Mitch Hahn sits at No.14 on the Queensland AFL games list, having played 181 games with the Western Bulldogs from 2000-10.
A product of the Kedron Juniors via Windsor-Zillmere and winner of the League U14 B&F medal in his youth, he was taken at No.37 in the 1999 AFL National Draft and won the Dogs’ Best First-Year Player Award in 2000.
Having begun his League career as a close-checking half back flanker, he finished 8th in his club’s 2003 B&F before reinventing himself as an undersized key forward in his latter years, kicking 34 goals in 2008 and 38 goals in ’09.
A member of the Dogs’ leadership group from 2006-08, he played nine AFL finals and three times was within a game of playing in the AFL grand final only for the Dogs to lose the preliminary final in 2008-09-10.
Known throughout his playing days for his astute football brain, he was always going to be a coach, and even while still on the playing list at Whitten Oval he served as a coach at Williamstown in the VFL in 2011.

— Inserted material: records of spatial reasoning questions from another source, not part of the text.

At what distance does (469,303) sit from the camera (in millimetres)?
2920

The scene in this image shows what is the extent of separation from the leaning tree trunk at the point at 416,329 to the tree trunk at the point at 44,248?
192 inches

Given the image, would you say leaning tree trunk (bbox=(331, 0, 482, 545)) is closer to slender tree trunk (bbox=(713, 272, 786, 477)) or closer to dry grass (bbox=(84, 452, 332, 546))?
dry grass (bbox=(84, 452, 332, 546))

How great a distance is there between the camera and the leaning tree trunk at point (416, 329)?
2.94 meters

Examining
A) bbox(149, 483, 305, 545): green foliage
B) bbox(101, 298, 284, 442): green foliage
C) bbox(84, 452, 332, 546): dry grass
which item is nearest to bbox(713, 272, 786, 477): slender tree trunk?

In retirement has transitioned quietly but efficiently into coaching, serving as a development coach at Collingwood in 2012-13 before heading home to join the Brisbane Lions coaching staff in 2014, where he was utilised first as a development coach before taking charge of the backline.
A no-frills, no-fuss type admired by teammates and opposition alike, he’s been a wonderful servant of Queensland football and is now a more than deserving inductee to the Queensland Hall of Fame – Mitch Hahn.